## Task prompt
In the passage on arbitrator partiality, how long was the undisclosed relationship between the arbitrator's law firm and the defendant's parent corporation in Schmitz v. Zilveti?

## Selected extract
##############################
An arbitrator's failure to disclose a financial interest in the arbitration, a direct relationship with one of the parties, or other facts creating the appearance of partiality may result in the vacation of an award. "The interest or bias must be direct, definite and capable of demonstration rather than remote, uncertain or speculative." Tamari v. Bache Halsey Stuart, Inc., 619 F.2d 1196, 1200 (7th Cir.), cert. denied, 449 U.S. 873 (1980) (citations omitted) (quoting United States Wrestling Federation v. Wrestling Division of the AAU, Inc., 605 F.2d 313, 318 (7th Cir. 1979)).

Reported cases offer insight into the sufficiency of evidence offered to establish evident partiality. In DeBaker v. Shah, N.W.2d 464 (Wis. Ct. App. 1994), rev'd, 533 N.W.2d 464 (Wis. 1995), the court vacated an award under 10(a)(2) of the FAA where an arbitrator failed to disclose that he had received, during the arbitration proceedings, campaign contributions from several members of a firm representing one of the parties. In Schmitz v. Zilveti, 20 F.3d 1043 (9th Cir. 1994), the court vacated an award where the arbitrator failed to disclose a thirty-five year relationship between his law firm and the parent corporation of the defendant in the arbitration. Although the legal representation had ceased almost two years before the arbitration and there was no proof that the arbitrator was aware of his firm's prior legal representation, the court determined that the arbitrator had a duty to investigate and inform the parties to the arbitration of any potential conflict. The arbitrator's failure to do so resulted in "a reasonable impression of impartiality" justifying vacation of the award. Id., 20 F.3d at 1049. See also Neaman v. Kaiser Found. Hosp., 11 Cal. Rptr. 2d 879 (Cal. Ct. App. 1992) (award vacated where neutral arbitrator failed to disclose that he had served as a party-arbitrator for one of the parties); Gulf Coast Industrial Workers Union v. Exxon Co., 70 F.3d 847 (5th Cir. 1995) (arbitrator engaged in misconduct when he misled party to believe certain evidence was admitted and then later refused to consider that evidence); Iran Aircraft Indus. v. Avco Corp., 980 F.2d 141 (2d Cir. 1992) (award vacated where panel advised party not to submit certain evidence because other documentation was acceptable and panel rejected party's claim for lack of proof).
##############################
## Records supplied
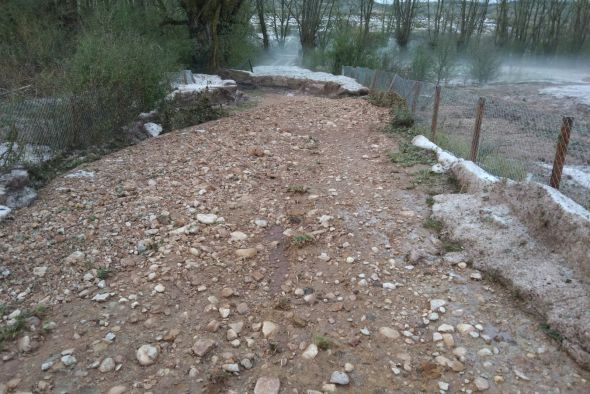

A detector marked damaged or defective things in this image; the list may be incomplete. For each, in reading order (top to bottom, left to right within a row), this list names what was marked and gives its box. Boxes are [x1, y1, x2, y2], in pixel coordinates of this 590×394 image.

rusty fence post [552, 117, 576, 189]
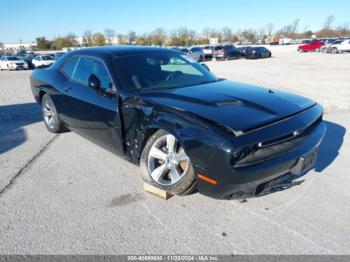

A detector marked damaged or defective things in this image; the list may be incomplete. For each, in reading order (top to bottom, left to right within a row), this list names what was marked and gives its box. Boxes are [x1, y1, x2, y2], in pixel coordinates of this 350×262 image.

crumpled hood [141, 80, 316, 133]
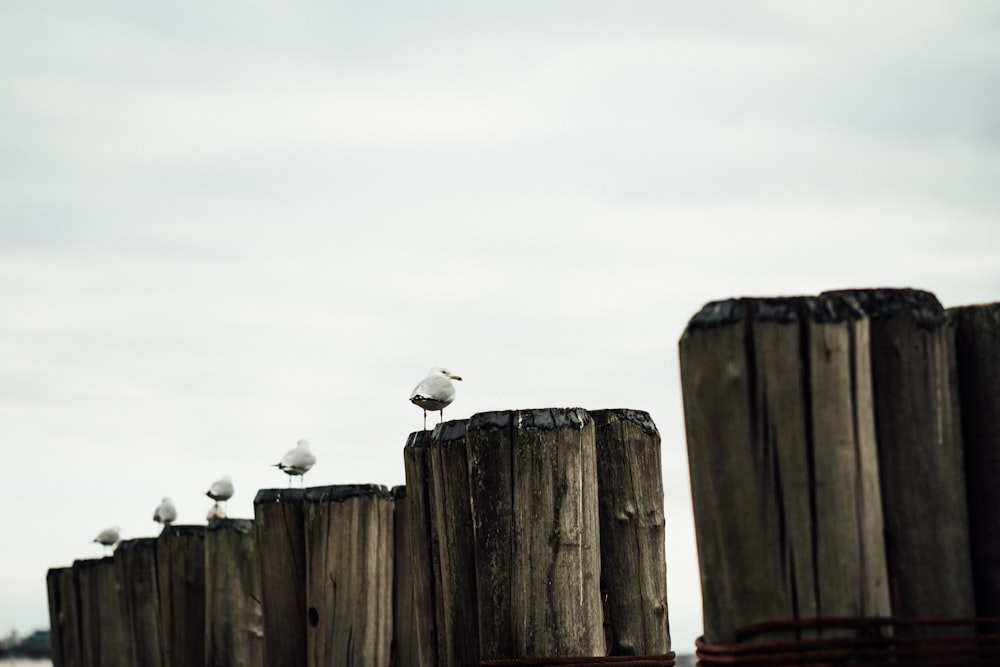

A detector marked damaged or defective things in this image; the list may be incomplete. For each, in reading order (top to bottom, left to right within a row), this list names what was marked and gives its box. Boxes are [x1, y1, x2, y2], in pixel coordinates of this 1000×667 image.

rusty rope coil [700, 620, 1000, 664]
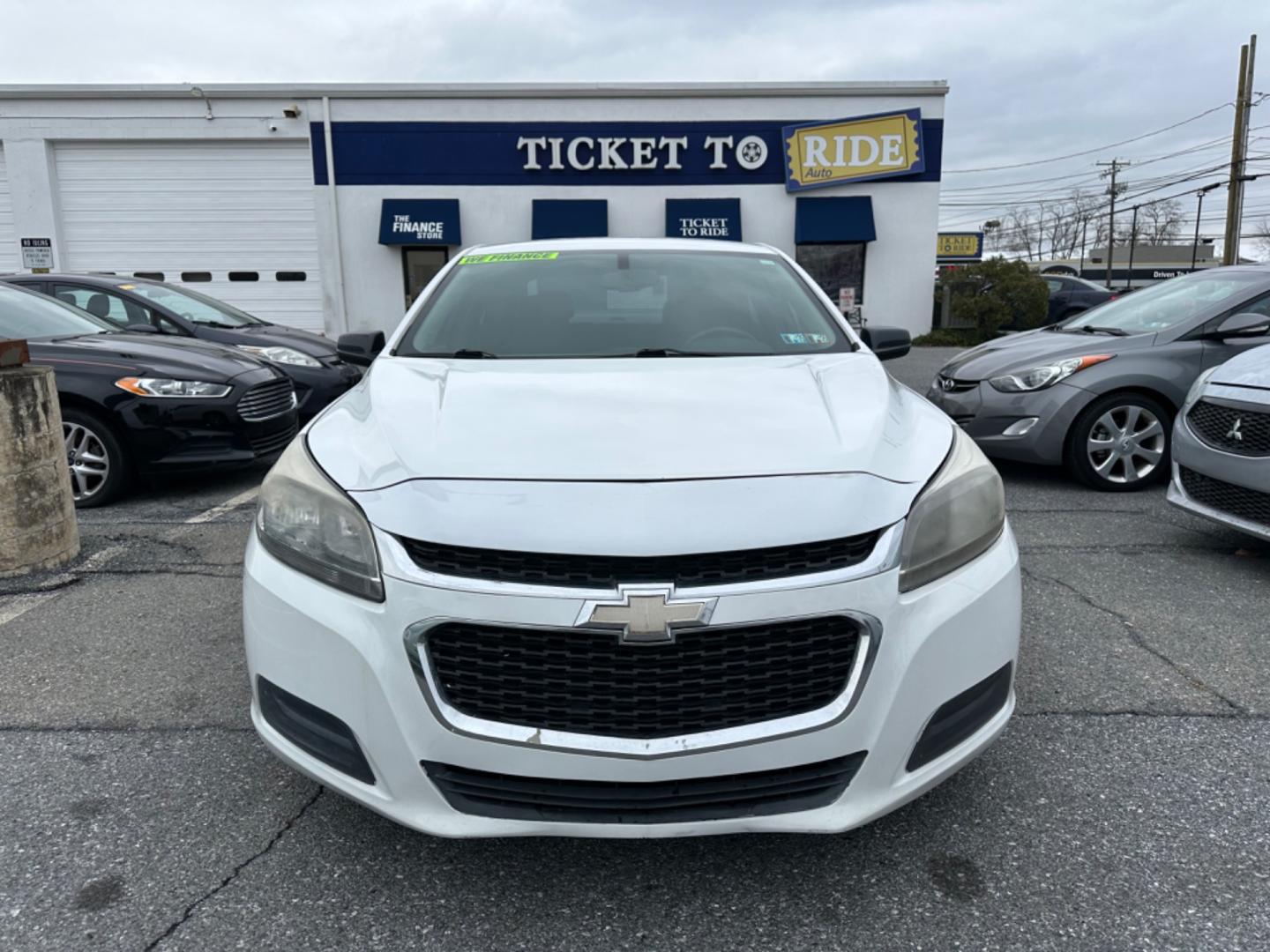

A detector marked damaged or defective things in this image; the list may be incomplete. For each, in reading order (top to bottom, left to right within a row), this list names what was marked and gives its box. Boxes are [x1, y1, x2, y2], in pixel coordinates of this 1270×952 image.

pavement crack [1020, 566, 1249, 716]
pavement crack [141, 782, 325, 952]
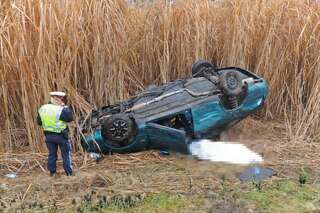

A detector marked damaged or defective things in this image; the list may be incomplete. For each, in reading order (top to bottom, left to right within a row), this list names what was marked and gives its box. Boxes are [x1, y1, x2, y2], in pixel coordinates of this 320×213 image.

overturned car [78, 60, 268, 155]
dented car body [79, 60, 268, 153]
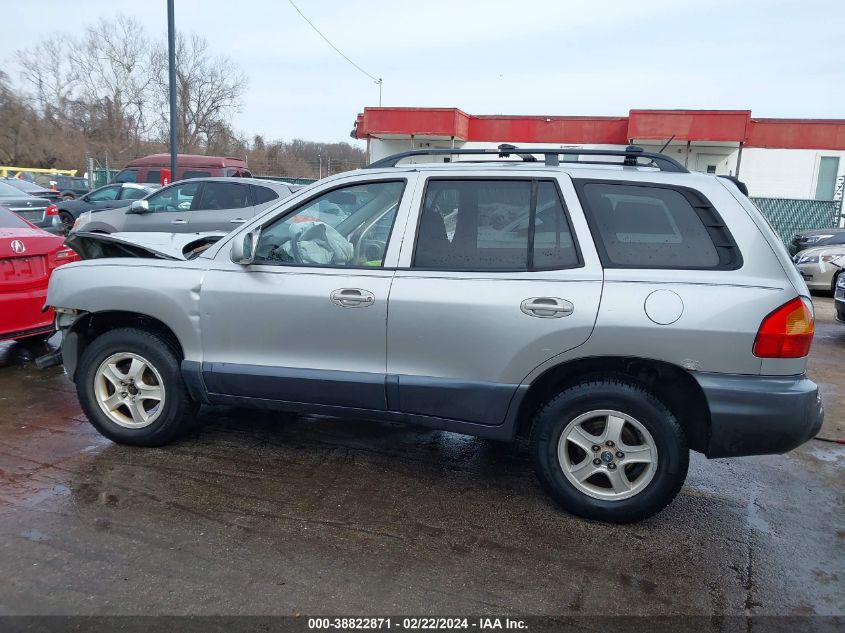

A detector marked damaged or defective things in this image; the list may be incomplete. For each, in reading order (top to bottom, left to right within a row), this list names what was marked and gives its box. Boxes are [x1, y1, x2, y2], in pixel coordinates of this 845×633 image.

crumpled hood [65, 231, 226, 260]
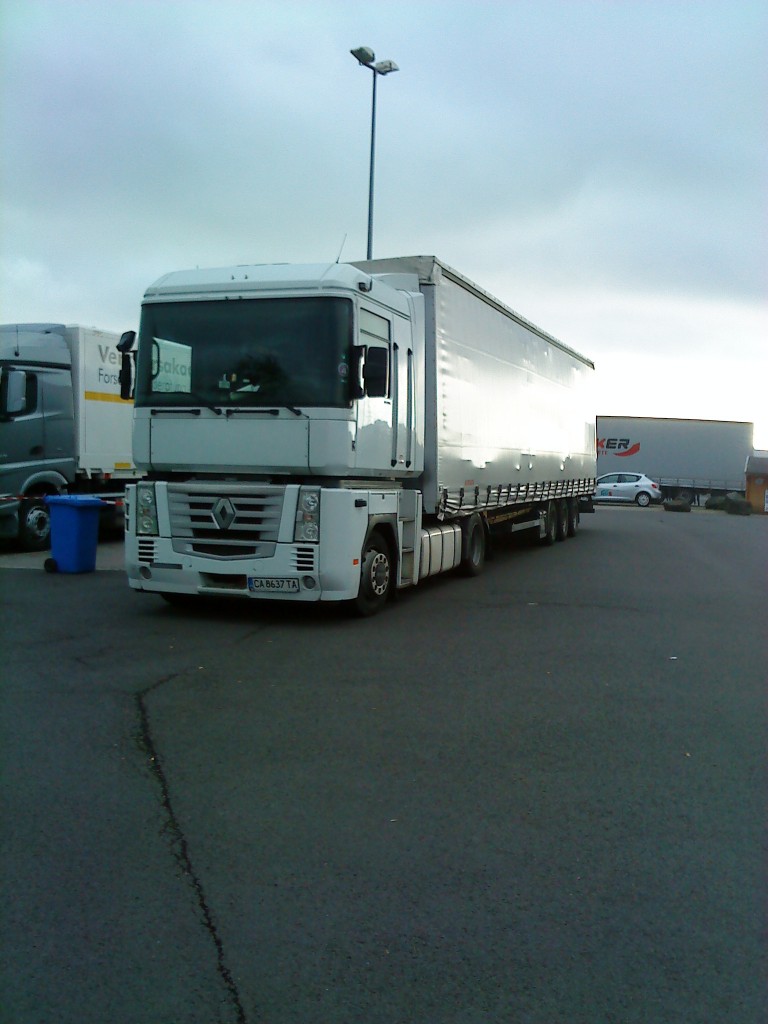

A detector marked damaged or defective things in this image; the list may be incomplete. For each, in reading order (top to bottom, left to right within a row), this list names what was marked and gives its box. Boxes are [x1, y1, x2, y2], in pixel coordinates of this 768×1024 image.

road crack [135, 676, 246, 1020]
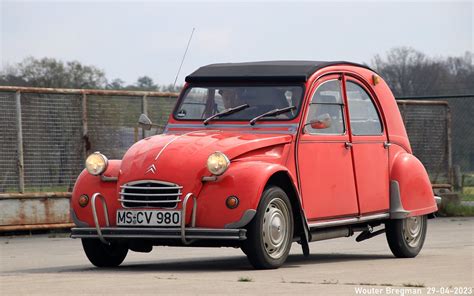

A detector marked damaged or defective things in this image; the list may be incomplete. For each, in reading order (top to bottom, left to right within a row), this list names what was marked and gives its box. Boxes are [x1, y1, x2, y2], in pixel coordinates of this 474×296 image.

rusty metal barrier [0, 85, 180, 231]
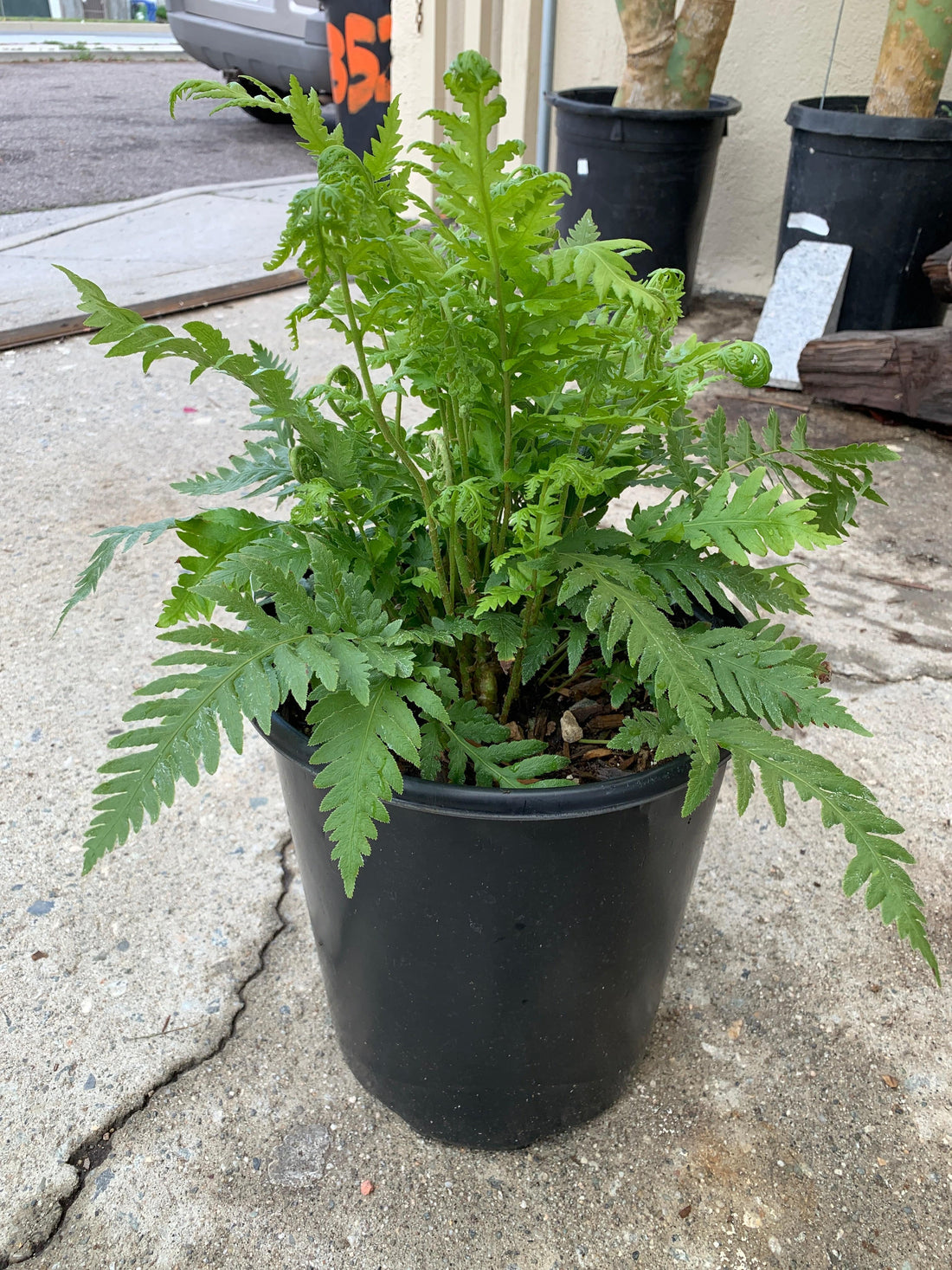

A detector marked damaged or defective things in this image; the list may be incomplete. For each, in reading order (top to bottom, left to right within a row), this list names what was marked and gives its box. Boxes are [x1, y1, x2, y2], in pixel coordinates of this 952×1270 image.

sidewalk crack [4, 831, 294, 1267]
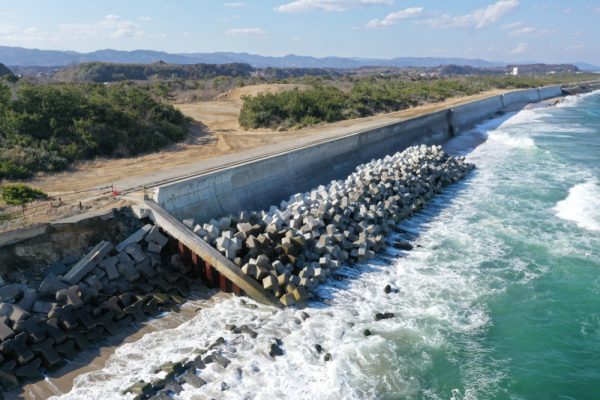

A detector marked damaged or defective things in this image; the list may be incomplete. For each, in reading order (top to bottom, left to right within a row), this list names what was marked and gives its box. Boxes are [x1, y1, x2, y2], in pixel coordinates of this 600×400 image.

broken concrete block [115, 223, 152, 252]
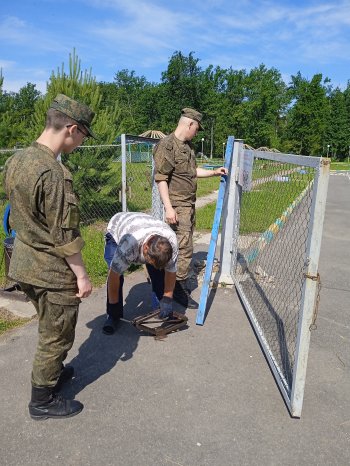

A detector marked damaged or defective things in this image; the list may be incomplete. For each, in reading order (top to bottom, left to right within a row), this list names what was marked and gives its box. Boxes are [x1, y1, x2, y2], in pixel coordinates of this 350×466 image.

rusty metal [120, 312, 187, 340]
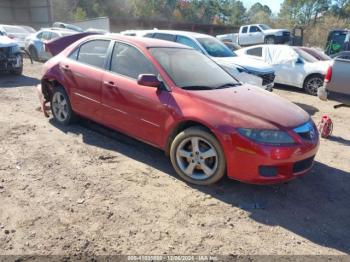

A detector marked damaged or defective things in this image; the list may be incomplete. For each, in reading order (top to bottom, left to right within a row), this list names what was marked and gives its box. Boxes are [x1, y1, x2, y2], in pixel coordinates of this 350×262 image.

damaged white car [0, 33, 23, 74]
damaged red car [39, 34, 320, 185]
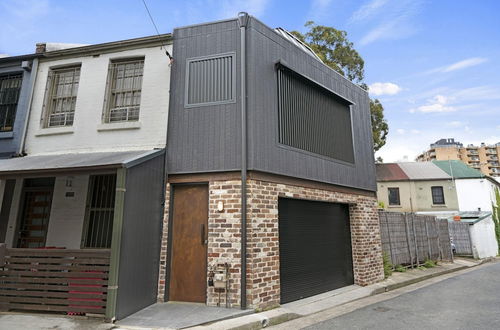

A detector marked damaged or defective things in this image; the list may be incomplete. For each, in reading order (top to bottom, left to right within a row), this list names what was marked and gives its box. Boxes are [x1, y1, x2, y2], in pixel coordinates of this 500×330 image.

rusty brown door [168, 184, 207, 302]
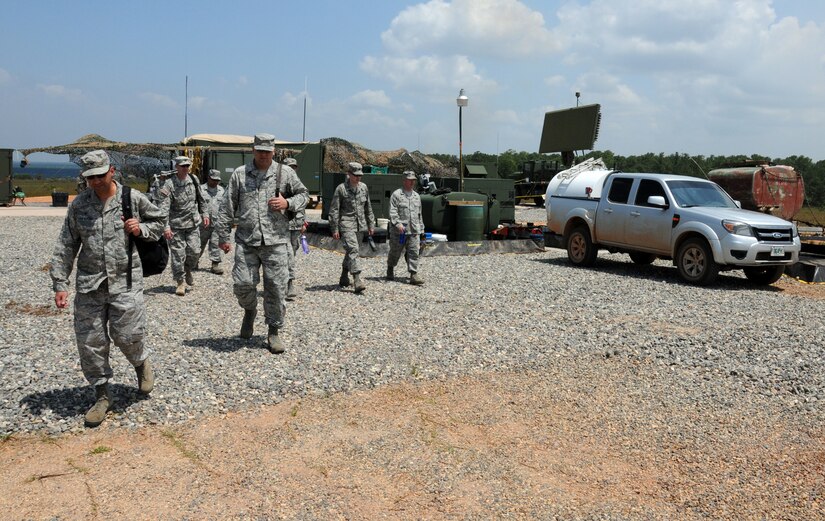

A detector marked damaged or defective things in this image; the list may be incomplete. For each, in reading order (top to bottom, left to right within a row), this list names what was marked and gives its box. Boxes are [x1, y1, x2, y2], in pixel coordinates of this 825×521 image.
##############################
## Written response
Thirty-five years.